Reproduce verbatim the rows from the start of the rows through the line containing "What is the value for По округу", inclusive, omitting the pictures.

* Dataset entries:
***

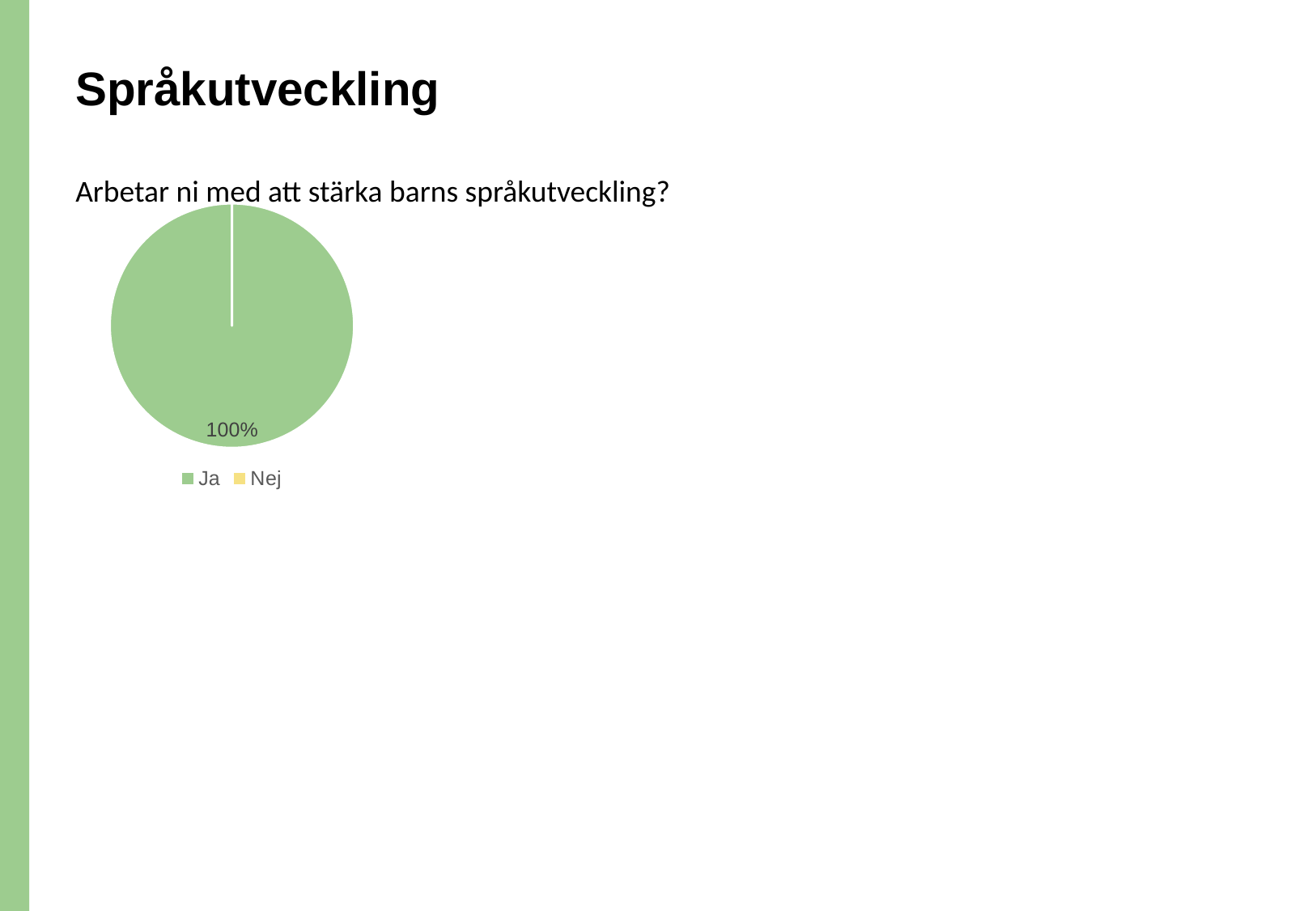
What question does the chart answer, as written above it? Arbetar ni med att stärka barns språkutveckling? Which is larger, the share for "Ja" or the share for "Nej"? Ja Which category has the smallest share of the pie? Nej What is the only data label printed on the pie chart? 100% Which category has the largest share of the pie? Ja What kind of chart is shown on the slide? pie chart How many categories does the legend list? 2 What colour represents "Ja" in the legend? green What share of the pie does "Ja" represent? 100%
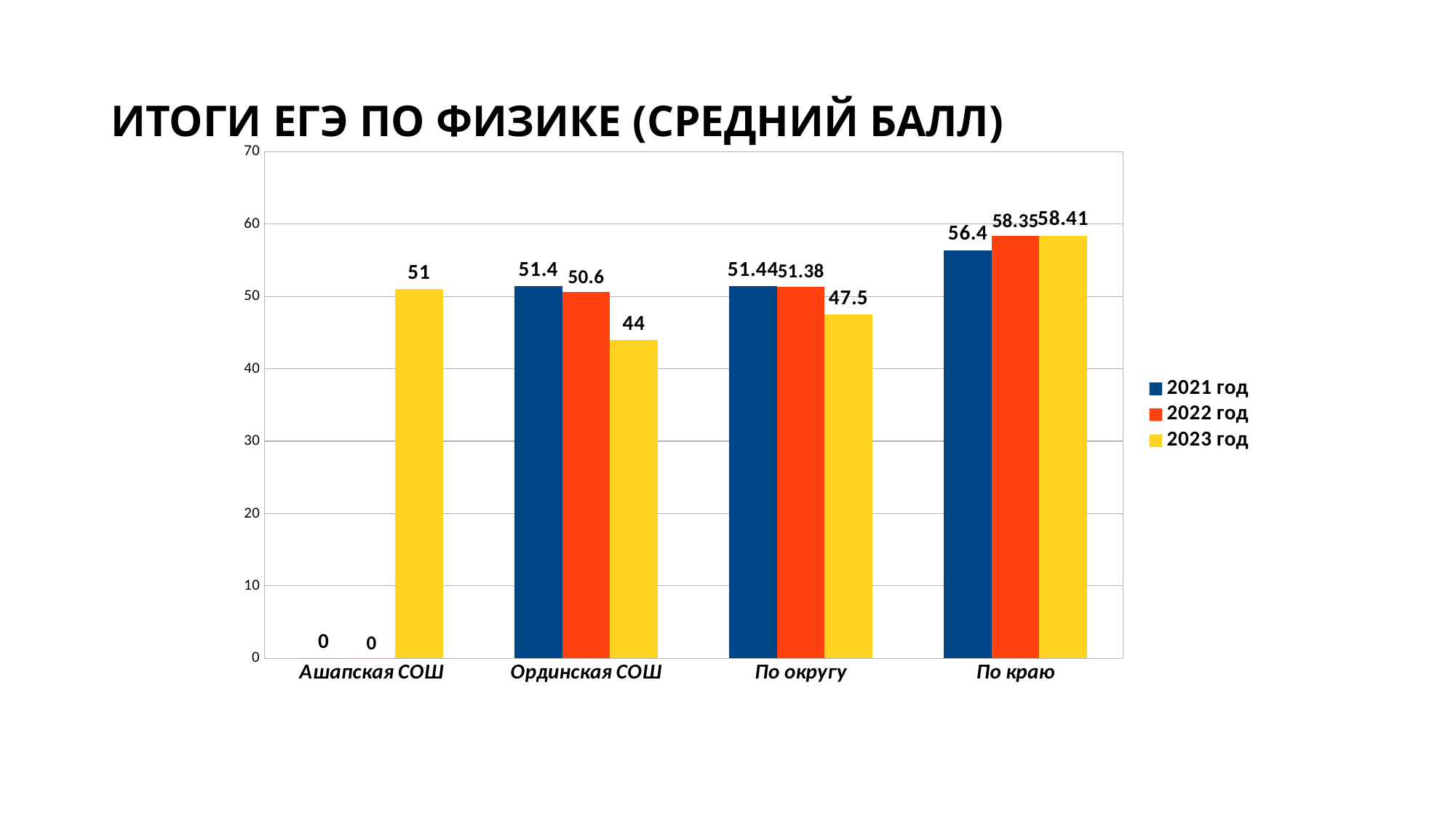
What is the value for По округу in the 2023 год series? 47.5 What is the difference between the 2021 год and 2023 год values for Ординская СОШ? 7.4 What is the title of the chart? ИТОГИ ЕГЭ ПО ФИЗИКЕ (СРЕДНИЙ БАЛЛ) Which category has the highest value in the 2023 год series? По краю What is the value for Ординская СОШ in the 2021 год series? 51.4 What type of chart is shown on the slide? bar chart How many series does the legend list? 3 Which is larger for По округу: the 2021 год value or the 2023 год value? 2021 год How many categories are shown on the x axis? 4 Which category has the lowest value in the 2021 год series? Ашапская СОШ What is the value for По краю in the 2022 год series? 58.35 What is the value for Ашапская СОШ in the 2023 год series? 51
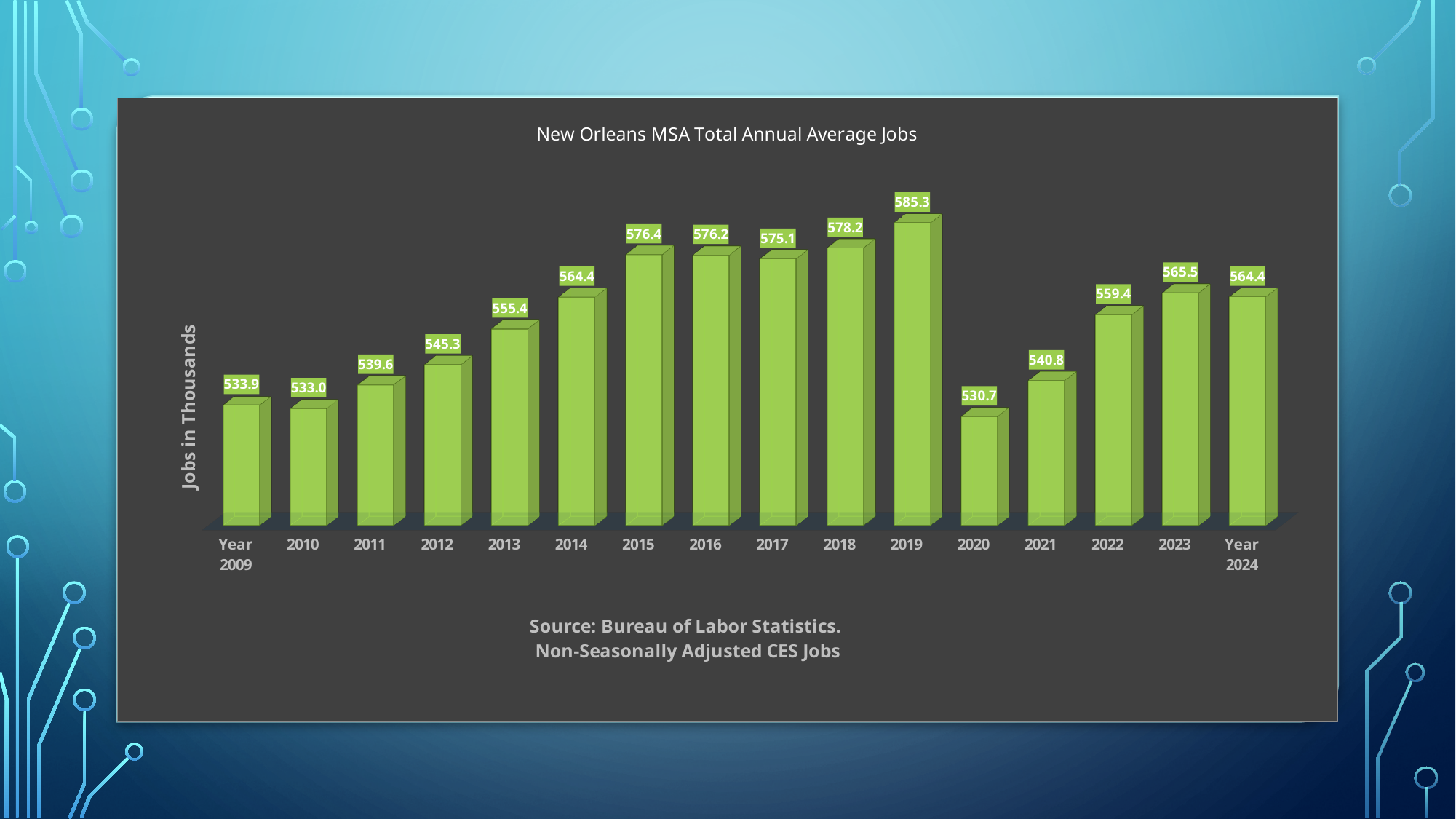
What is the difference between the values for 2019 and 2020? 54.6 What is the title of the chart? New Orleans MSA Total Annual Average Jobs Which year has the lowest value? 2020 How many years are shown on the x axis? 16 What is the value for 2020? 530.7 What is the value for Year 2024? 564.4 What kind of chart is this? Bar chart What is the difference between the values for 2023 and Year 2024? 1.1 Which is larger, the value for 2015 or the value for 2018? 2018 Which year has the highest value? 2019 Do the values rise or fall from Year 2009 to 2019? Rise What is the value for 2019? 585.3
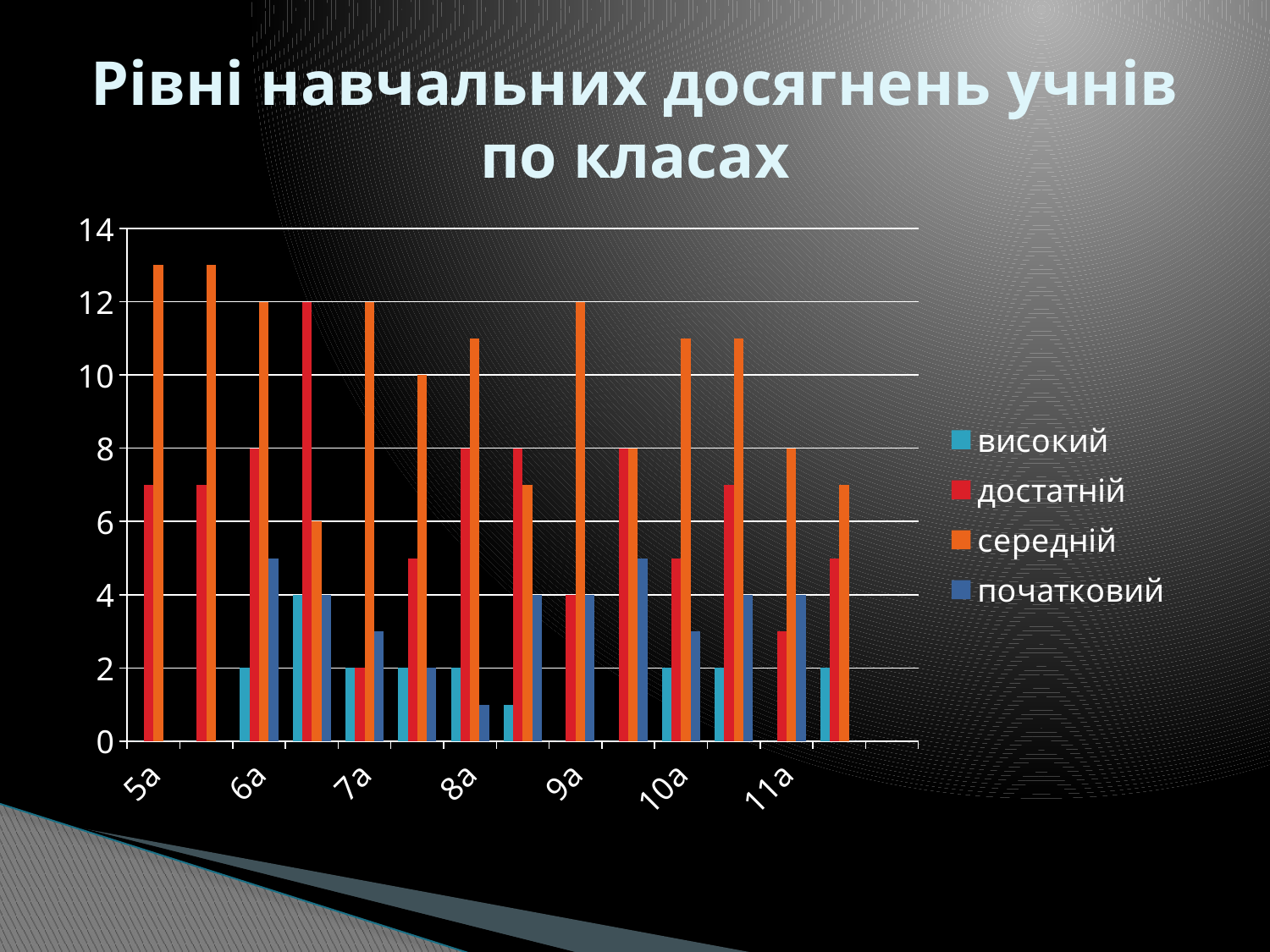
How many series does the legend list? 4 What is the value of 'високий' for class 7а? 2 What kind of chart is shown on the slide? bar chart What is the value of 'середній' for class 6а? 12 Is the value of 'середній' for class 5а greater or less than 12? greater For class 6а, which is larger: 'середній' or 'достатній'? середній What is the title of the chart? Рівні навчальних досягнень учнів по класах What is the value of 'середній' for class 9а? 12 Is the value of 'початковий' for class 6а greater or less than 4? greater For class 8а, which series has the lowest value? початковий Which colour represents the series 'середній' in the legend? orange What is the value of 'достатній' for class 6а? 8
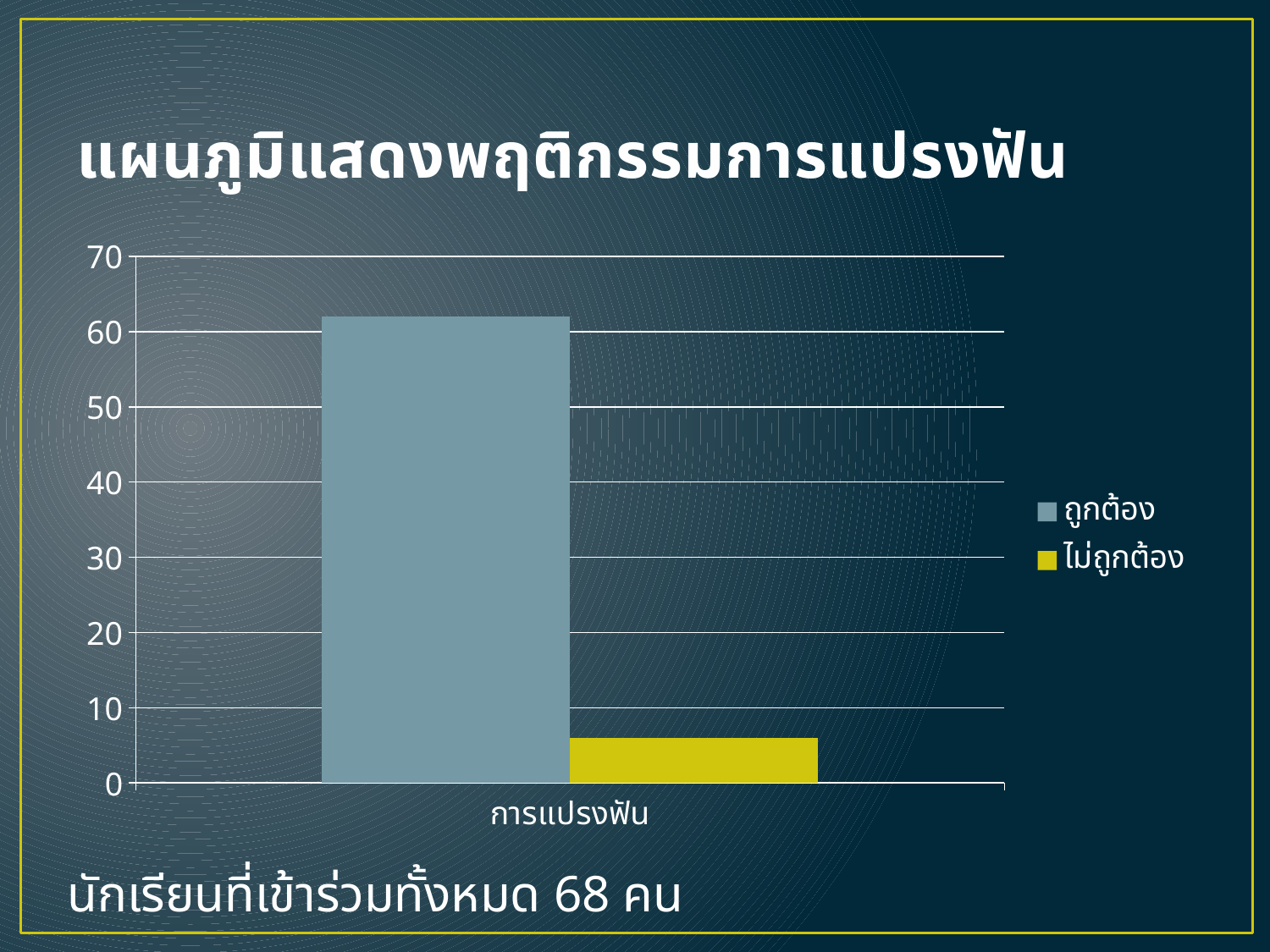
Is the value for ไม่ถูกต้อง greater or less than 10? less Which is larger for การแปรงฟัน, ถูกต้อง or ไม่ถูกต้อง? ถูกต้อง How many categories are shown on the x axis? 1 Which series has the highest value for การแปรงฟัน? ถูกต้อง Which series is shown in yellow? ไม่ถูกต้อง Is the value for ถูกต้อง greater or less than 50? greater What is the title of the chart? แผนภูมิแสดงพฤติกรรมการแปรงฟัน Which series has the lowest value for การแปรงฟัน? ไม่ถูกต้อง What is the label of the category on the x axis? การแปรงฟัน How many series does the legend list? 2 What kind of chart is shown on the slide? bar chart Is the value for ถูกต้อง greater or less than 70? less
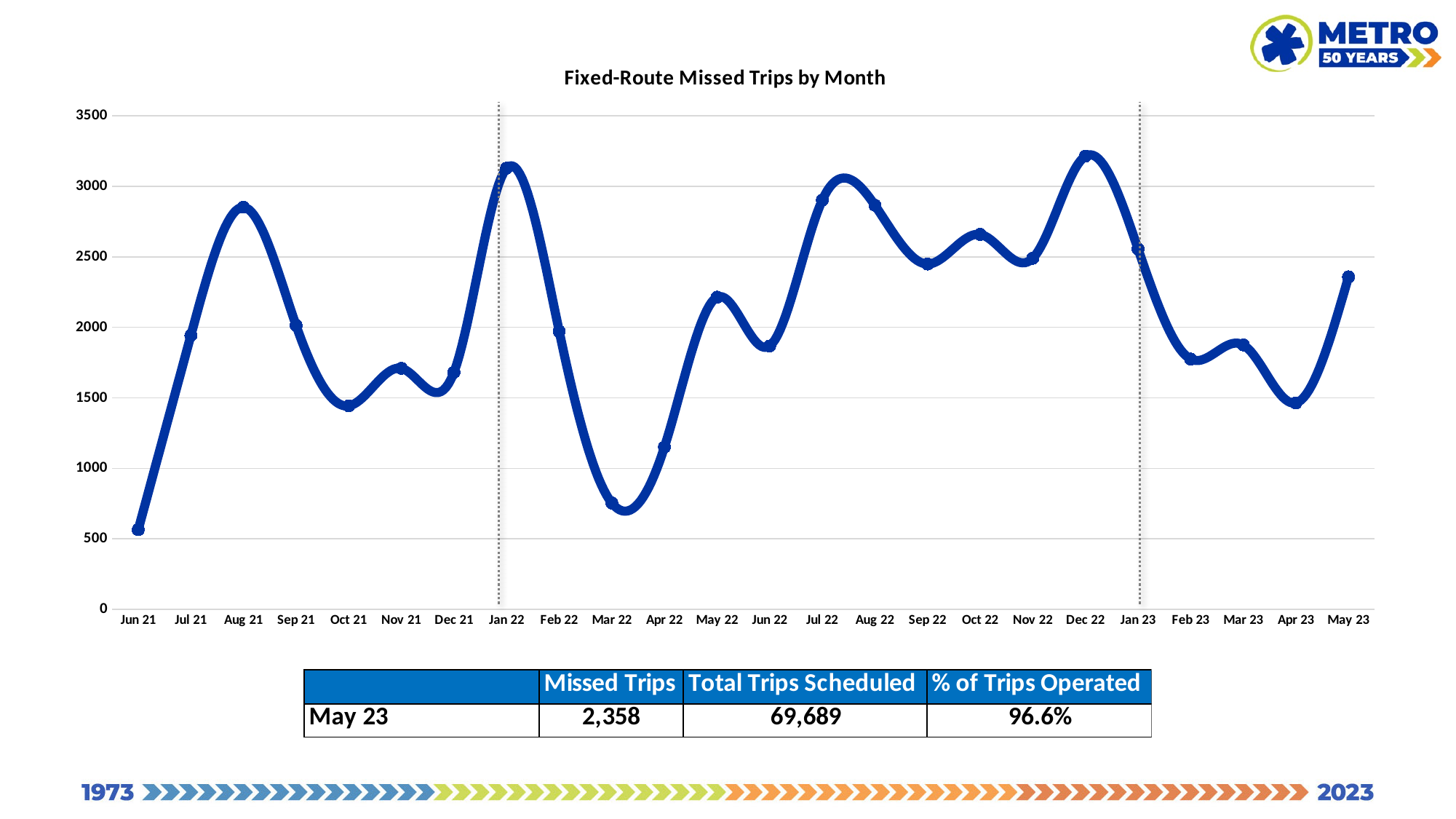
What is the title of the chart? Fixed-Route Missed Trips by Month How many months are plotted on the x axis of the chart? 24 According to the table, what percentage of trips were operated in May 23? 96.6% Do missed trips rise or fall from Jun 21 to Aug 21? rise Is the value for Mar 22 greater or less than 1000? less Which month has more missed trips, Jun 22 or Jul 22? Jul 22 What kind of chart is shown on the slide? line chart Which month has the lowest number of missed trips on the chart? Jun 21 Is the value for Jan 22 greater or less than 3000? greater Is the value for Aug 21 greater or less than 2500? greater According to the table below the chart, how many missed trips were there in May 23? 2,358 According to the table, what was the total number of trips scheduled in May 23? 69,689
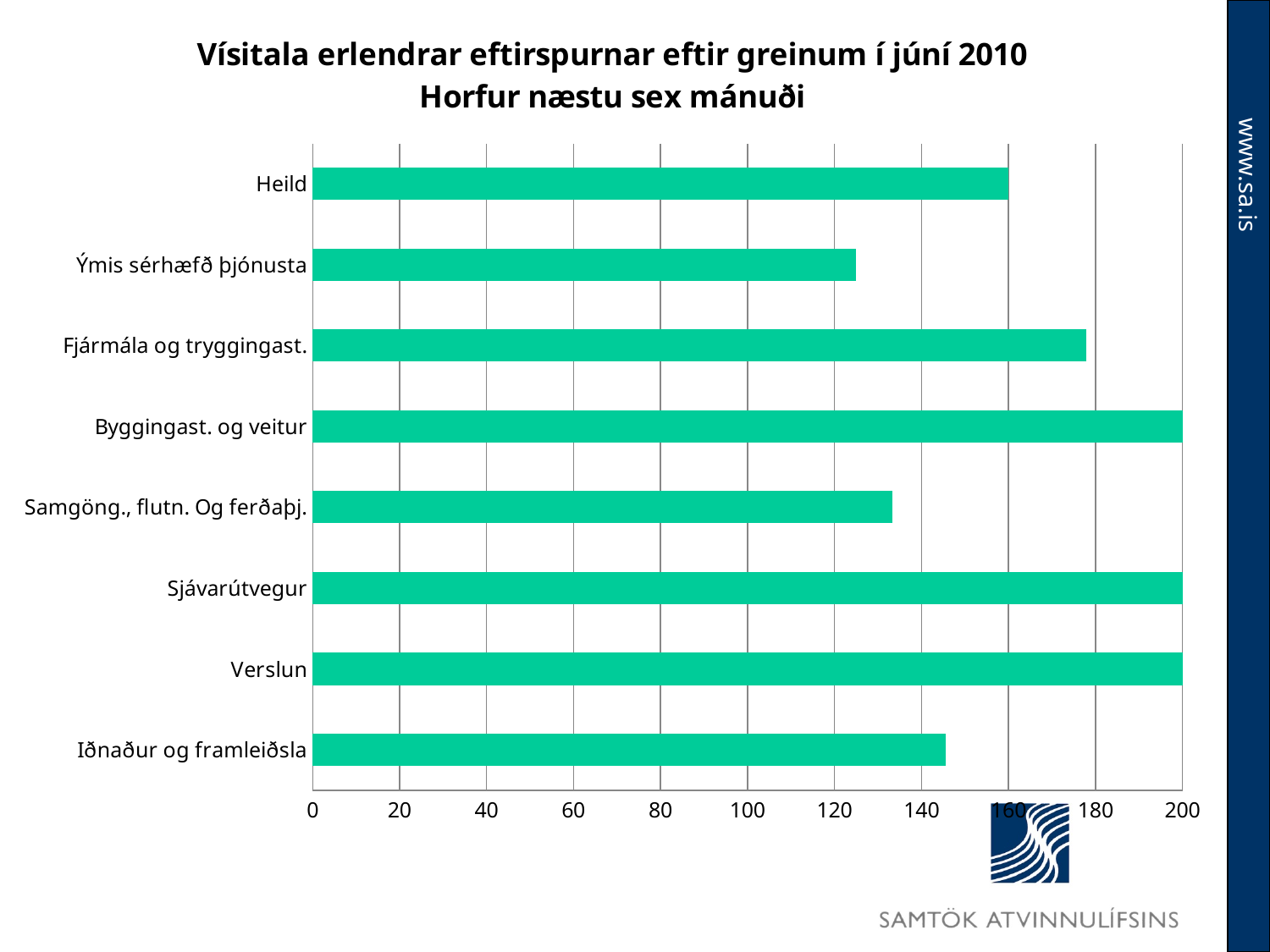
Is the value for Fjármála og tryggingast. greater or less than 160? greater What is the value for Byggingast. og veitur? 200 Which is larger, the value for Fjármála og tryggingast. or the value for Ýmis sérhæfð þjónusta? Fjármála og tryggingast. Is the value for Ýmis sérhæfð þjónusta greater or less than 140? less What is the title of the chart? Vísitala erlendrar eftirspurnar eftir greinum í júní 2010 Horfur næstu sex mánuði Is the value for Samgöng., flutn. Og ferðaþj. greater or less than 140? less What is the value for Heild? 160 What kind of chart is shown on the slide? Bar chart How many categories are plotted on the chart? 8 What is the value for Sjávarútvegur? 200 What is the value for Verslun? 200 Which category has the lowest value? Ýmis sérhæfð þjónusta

***

* Exercise output:
What question does the chart answer, as written above it? Arbetar ni med att stärka barns språkutveckling? Which is larger, the share for "Ja" or the share for "Nej"? Ja Which category has the smallest share of the pie? Nej What is the only data label printed on the pie chart? 100% Which category has the largest share of the pie? Ja What kind of chart is shown on the slide? pie chart How many categories does the legend list? 2 What colour represents "Ja" in the legend? green What share of the pie does "Ja" represent? 100%
What is the value for По округу in the 2023 год series? 47.5 What is the difference between the 2021 год and 2023 год values for Ординская СОШ? 7.4 What is the title of the chart? ИТОГИ ЕГЭ ПО ФИЗИКЕ (СРЕДНИЙ БАЛЛ) Which category has the highest value in the 2023 год series? По краю What is the value for Ординская СОШ in the 2021 год series? 51.4 What type of chart is shown on the slide? bar chart How many series does the legend list? 3 Which is larger for По округу: the 2021 год value or the 2023 год value? 2021 год How many categories are shown on the x axis? 4 Which category has the lowest value in the 2021 год series? Ашапская СОШ What is the value for По краю in the 2022 год series? 58.35 What is the value for Ашапская СОШ in the 2023 год series? 51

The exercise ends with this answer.